Nurses aren't prepared for coronavirus Graphic via Shutterstock / Courier

A recent survey from National Nurses United found only 44% of nurses have received guidance on how to recognize potential cases.

Nurses, who are often on the frontlines of health emergencies caring for patients, have begun speaking out about the handling of the novel coronavirus, or COVID-19, outbreak. A new survey conducted by National Nurses United (NNU), the United States’ largest nurses union, found that just 44% of surveyed nurses had received information about how to recognize and respond to potential coronavirus cases. 

What may be more alarming, however, is that a mere 29% of those surveyed reported their place of work had official protocol to isolate patients who tested positive for the virus. Only 19% said their employer has a policy in place should a staff member become exposed to the virus. 

The NNU survey, which came out March 3 and surveyed 6,500 people, echoed recent statements from the American Nurses Association (ANA), which represents 4 million nurses.

ANA’s Vice President of Nursing Programs Cheryl Peterson, who is also a registered nurse, said that whatever plans hospitals and other medical facilities may have in place regarding coronavirus are not being communicated effectively to their nursing staffs. “When there is confusion then everyone is unsafe,” she told COURIER. “When we don’t know what to do, we’re unsafe.” 

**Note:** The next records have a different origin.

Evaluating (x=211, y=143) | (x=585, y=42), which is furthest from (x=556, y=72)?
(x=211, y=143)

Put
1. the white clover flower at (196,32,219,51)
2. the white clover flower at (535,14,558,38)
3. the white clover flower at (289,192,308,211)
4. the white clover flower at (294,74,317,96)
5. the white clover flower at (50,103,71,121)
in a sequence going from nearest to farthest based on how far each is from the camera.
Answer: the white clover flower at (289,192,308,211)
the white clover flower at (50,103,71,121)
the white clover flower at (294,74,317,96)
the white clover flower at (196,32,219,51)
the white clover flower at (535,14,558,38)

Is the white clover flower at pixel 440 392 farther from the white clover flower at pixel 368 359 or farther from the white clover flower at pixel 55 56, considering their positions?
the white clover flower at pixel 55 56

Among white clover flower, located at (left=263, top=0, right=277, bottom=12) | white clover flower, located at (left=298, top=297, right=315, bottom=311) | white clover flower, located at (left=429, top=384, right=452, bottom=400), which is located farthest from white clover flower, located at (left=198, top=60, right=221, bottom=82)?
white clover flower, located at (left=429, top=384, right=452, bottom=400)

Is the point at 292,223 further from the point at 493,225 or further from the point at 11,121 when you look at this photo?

“It really is a challenge,” Peterson continued. “It is almost unconscionable because it truly does put people at risk.” 

Although Congress has allocated $8.3 billion in emergency funds—a move Peterson acknowledges is a “solid first step”—nurses have reported shortages of N95 respirators, a heavy-duty mask that protects wearers from a majority of airborne and liquid contaminants. As a result, ANA has urged lawmakers to increase the supply chain of personal protection equipment (PPE), lab equipment, and preparedness supplies in order to protect healthcare workers.

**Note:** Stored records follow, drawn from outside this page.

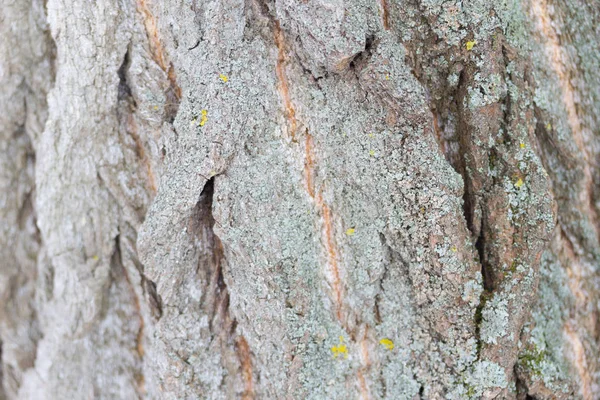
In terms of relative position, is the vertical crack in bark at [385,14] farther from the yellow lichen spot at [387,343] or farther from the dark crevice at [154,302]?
the dark crevice at [154,302]

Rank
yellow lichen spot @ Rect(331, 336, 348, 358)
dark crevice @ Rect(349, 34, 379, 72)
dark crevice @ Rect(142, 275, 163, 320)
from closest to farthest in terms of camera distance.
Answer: dark crevice @ Rect(349, 34, 379, 72) < yellow lichen spot @ Rect(331, 336, 348, 358) < dark crevice @ Rect(142, 275, 163, 320)

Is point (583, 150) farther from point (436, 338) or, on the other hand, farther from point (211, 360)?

“If nurses do not have access to appropriate PPE to keep themselves and others safe from the novel coronavirus, then it is possible for nurses and other healthcare workers to become either exposed or ill,” explained Melanie Rogers, a public health nurse and volunteer communications chair of the Public Health Nursing Section of the American Public Health Association.

Exposure to the virus could mean a shortage of healthcare workers, including nurses, Rogers said. Both she and Peterson expressed concerns that the Strategic National Stockpile, the U.S.’s largest reserve of emergency medical supplies and pharmaceuticals, has already been tapped into for PPE.

“If the Strategic National Stockpile or the infrastructure necessary to activate and distribute it has not been maintained, then there may be delays of providing appropriate personal protective equipment to the nurses on the frontlines providing care to patients with novel coronavirus,” Rogers said. 

“If nurses do not have access to appropriate PPE to keep themselves and others safe from the novel coronavirus, then it is possible for nurses and other healthcare workers to become either exposed or ill.”

NNU’s survey found that 63% of nurses have access to N95 respirators on their units, and 27% have access to Powered Air Purifying Respirators, which medical personnel can wear to protect themselves against contaminated air. Only 30% of respondents said they had enough personal protection equipment on hand. 

Peterson lamented a lack of consistent planning in outbreak preparedness as a major ongoing issue. She added, however, that the Trump administration wasn’t solely responsible for these systemic failings. 

“Where we are failing—not due to this administration but due to all the administrations, actually—is we don’t have a public health infrastructure to help us respond effectively and efficiently to this type of crisis. We pretty much decimated public health and we don’t have enough public health workers,” Peterson said. “Every admin has failed to put the kind of resources necessary to build a public health infrastructure that would really be the underpinning for any response to this type of event in the future.”

According to an April 2019 report by Trust for America’s Health (TFAH), a nonprofit, nonpartisan public health policy, research, and advocacy organization, America’s public health system has been chronically underfunded overall. From 2003-2019, the CDC’s Public Health Emergency Preparedness (PHEP) fund, the primary source of federal funding for state and local public health emergency preparedness, has been cut by a third. 

As for the current coronavirus outbreak, another issue that has plagued the response of public health officials, according to one California nurse anyway, is general incompetence. 

Last week, Deborah Burger, NNU President, held a press conference where she read a statement by an anonymous quarantined nurse who works at a northern California Kaiser facility. The statement was largely an indictment of the Centers for Disease Control and Prevention (CDC), which delayed her ability to get tested after being exposed to coronavirus and demonstrating key symptoms. 

“The public county officer called me and verified my symptoms and agreed with testing. But the National CDC would not initiate testing,” the nurse said in a statement. “They said they would not test me because if I were wearing the recommended protective equipment, then I wouldn’t have the coronavirus. What kind of science-based answer is that? What a ridiculous and uneducated response from the department that is in charge of our health in this country.” 

While the CDC has not been updating or tracking cases, leaving much of the work to journalists to aggregate state and local tallies, the New York Times reports there have been 730 known cases in the U.S. and 26 deaths so far.